= ФРАГМЕНТ СТРАНИЦЫ =
○ ○ ○ ○ ○

Цензура и цензоры
Цензура и цензоры
Самым глухим и трудным временем для печати было, пожалуй, десятилетие с 1881 по 1891 год, сменившее время «диктатуры сердца» и либеральных веяний, когда печать чувствовала себя относительно свободно. Это жесточайшее время реакции отразилось первым делом на печати: получить разрешение на газету или журнал было почти невозможно. Зато правительство легко закрывало издания или умело сводило на нет при всяком удобном случае неугодные ему. Любопытно, что одним из первых во время наступившей реакции пострадал цензор Никотин, просматривавший журнал Н. А. Пушкарева «Свет и тени». Он пропустил карикатуру, не разгадавши ее смысла. Пострадал за нее и автор-художник, тогда еще студент-медик, М. М. Чемоданов.
Во всю страницу журнала «Свет и тени» летом 1881 года появился рисунок: стоят прямо воткнутые в две чернильницы по сторонам стола два гусиных пера, а через них была перекинута в виде вьющейся линии надпись: «Наше оружие для разрешения современных вопросов».
Перья и надпись изображали, если всмотреться, два столба с перекладиной. Перекладина-надпись была сделана почерком с росчерками, и один из росчерков, как раз посередине перьев, походил на висящую петлю.
Публика сразу узнала виселицу, и номер журнала был у всех в руках. Хватились испуганные власти, стали отбирать журнал, закрыли розницу издания и уволили цензора.

○ ○ ○ ○ ○

Собранные данные
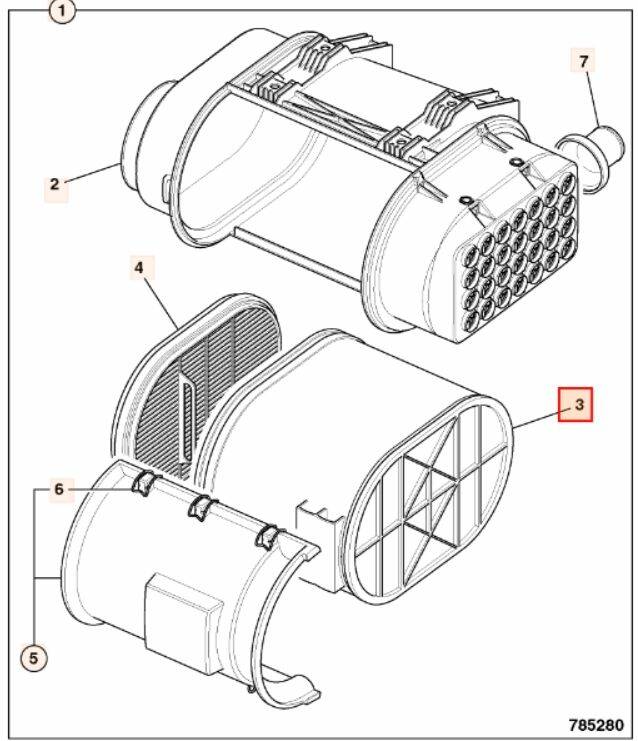 1
7
2
4
3
6
5
785280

○ ○ ○ ○ ○

= СПИСОК ЗАДАНИЙ =
(a) Кто, согласно тексту о цензуре, был автором карикатуры в журнале «Свет и тени» и кем он тогда был?
(b) Перепишите из текста о цензуре отрывок, который начинается со слов «Перья и надпись» и заканчивается словами «на висящую петлю.».
(c) Назовите все меры, которые, по тексту о цензуре, приняли власти после того, как публика узнала в рисунке виселицу.

= ОТВЕТЫ К ЗАДАНИЯМ =
(a) Автором был М. М. Чемоданов, тогда еще студент-медик.

(b)
Перья и надпись изображали, если всмотреться, два столба с перекладиной. Перекладина-надпись была сделана почерком с росчерками, и один из росчерков, как раз посередине перьев, походил на висящую петлю.

(c) Власти стали отбирать журнал, закрыли розницу издания и уволили цензора.